Using people as props

A rally was recently organized in Winnipeg in response to the Conservatives’ open courtship of what is too comfortably known as the “ethnic vote.” This strategy involves targeting voters in high-density ethnic communities that reside in specific ridings and is part of a Conservative media plan that was leaked in early March.

Josh Brandon, a resident in Winnipeg centre who is a long-time activist on issues of social justice and the environment, organized an all-ethnicity costume party and rally in reaction to the implicit racism in the Conservatives’ effort to capture the ‘ethnic vote.’ He explains that earlier this month, Conservatives sent out an e-mail to various cultural groups including the Canadian Arab Federation asking: “Do you have any cultural groups that would like to participate by having someone at the event in an ethnic costume?” They hoped to have people show up in what they called “national folklore costumes” for a photo-op with Stephen Harper.

Brandon finds this is offensive on several levels: “It treats immigrants and people of colour as props to be used in the election, when Harper’s Conservative government has been one of the most anti-immigrant governments this country has ever had. They cut programs for family reunification. They treat many Canadians as second class citizens undeserving of protection. Omar Khadr, a child soldier, continues to languish in Guantanamo and Canada was the only country in the world that did not seek to repatriate its citizens from that facility. Cuts to housing and settlement programs mean that the present generation of immigrants has a harder time finding its place in Canadian society than any previous one. That e-mail exemplifies the attitude of this government, that people of colour are just props.”

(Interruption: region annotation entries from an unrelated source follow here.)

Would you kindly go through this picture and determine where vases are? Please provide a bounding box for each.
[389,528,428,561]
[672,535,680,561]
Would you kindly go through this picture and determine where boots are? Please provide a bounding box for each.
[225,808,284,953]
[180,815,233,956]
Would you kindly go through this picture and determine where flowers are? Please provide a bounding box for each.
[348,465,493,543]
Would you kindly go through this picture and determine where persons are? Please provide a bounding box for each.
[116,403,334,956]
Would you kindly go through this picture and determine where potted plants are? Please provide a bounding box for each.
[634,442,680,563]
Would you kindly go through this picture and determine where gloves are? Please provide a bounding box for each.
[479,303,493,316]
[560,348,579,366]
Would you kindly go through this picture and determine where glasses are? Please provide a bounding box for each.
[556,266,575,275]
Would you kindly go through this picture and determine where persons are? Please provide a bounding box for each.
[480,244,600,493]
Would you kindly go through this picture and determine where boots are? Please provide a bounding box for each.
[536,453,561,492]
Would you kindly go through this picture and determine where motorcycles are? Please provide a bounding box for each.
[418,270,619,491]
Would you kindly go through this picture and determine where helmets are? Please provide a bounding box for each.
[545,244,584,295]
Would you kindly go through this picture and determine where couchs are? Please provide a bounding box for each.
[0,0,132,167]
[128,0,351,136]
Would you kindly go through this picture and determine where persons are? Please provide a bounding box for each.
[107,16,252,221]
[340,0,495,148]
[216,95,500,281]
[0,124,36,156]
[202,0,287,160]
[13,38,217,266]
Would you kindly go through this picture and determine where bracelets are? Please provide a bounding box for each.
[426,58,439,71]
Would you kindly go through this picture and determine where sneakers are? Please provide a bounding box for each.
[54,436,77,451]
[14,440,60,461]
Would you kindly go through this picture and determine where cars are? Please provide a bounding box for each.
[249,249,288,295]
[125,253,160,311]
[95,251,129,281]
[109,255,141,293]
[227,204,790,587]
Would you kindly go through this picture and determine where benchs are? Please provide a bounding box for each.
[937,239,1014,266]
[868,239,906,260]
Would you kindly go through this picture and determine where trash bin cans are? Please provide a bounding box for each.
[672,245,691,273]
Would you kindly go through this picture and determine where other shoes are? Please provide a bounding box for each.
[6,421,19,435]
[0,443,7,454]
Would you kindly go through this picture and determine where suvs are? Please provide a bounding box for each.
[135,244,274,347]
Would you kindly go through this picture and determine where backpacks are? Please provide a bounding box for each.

A similar response to the Conservative e-mail took place in Toronto where community organizations and anti-racist groups organized their own “ethnic costume counter-rally” outside of a Harper rally at a Toronto hotel. Participants dressed in “costumes” of all sorts with the message that people are not “props for photo-ops.” Explaining his initial impetus to organize the Winnipeg rally, Brandon wanted to make it clear that not everyone is apathetic towards politics. “More broadly, we hear a lot about how people are disengaged from politics and from this election. I wanted to show that people do care about the issues. Canadians do not want more meaningless photo-ops, they want their politicians to discuss policies.”

Close to a dozen people attended the Winnipeg rally outside of Conservative candidate Bev Pitura’s office, which was also meant to question what an ethnic costume really is. As can be seen from the photo from the rally, some people just wore their regular clothes and others wore costumes. Brandon reports that there was a lot of support from people driving by honking their horns.

“The local candidate, Bev Pitura, was surprised by our presence,” says Brandon. “To her credit, she came out and talked to us. She suggested that we meet Jason Kenney, the Conservative’s point person on immigrant communities. She was congenial and spoke with us for several minutes. However, the point is not whether Bev Pitura and Jason Kenny are nice people. The point is what their policies are and how they affect Canadians across the country. Those questions the Conservatives continue to dodge. Like a lot of Canadians, I am getting fed up of the Conservatives not showing up for debates.”

Brandon is not alone with these sentiments. A group of Canadian lawyers and legal academics have organized with a united anti-Conservative message for voters, especially new-comers to Canada. Citing the Harper government’s misleading statements that suggest that they are improving the immigration system, the 46 lawyers and academics who have endorsed the message are statistically proving that the Harper government has made the immigration system worse since their time in power.

In addition to immigration, Brandon sees other election issues that are not being adequately or accurately addressed. “Poverty is a big one. Over the last five years, the gap between rich and poor is growing. All the parties want to present themselves as supporting the middle class, but for people who are struggling, there is really not enough there. How we, as a society, deal with poverty tells a lot about who we are as a culture.”

The environment is also an election issue that Brandon wants to hear more discussion about. “If we do not deal with issues like global warming, food security and loss of biodiversity today, the world will be a much poorer place 25 or 50 years from now. We could be facing a billion environmental refugees later in this century. We need to start addressing those problems now.”

With the organization of the all-ethnicity costume party and rally as well as the upcoming vote mob that is taking place in Winnipeg, it is clear that accountability from Canada’s leaders is a huge priority.